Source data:
☆ ☆ ☆

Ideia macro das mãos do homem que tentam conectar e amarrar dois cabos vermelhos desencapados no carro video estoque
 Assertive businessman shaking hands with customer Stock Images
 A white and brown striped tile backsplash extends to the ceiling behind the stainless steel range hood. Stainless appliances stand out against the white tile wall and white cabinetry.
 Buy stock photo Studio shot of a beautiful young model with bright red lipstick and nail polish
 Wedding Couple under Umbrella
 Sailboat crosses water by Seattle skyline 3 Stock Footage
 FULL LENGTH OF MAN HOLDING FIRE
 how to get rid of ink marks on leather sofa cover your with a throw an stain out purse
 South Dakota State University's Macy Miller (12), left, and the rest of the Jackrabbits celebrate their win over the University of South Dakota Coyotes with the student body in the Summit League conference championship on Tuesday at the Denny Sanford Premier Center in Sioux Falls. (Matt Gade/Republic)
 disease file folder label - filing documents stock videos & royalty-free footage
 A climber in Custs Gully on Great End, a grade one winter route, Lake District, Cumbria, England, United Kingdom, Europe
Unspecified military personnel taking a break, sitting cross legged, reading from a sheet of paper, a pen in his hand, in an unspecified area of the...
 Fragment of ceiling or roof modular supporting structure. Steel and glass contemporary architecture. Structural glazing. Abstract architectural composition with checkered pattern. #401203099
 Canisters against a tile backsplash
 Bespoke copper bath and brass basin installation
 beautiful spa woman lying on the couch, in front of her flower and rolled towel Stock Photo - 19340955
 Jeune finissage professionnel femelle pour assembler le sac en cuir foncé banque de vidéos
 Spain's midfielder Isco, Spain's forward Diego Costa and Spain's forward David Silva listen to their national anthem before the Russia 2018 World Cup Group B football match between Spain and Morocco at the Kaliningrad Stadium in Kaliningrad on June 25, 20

☆ ☆ ☆

PROBLEM DESCRIPTION: Filter the entries and copy out every line with the word "ceiling".

EXPECTED OUTPUT:
 A white and brown striped tile backsplash extends to the ceiling behind the stainless steel range hood. Stainless appliances stand out against the white tile wall and white cabinetry.
 Fragment of ceiling or roof modular supporting structure. Steel and glass contemporary architecture. Structural glazing. Abstract architectural composition with checkered pattern. #401203099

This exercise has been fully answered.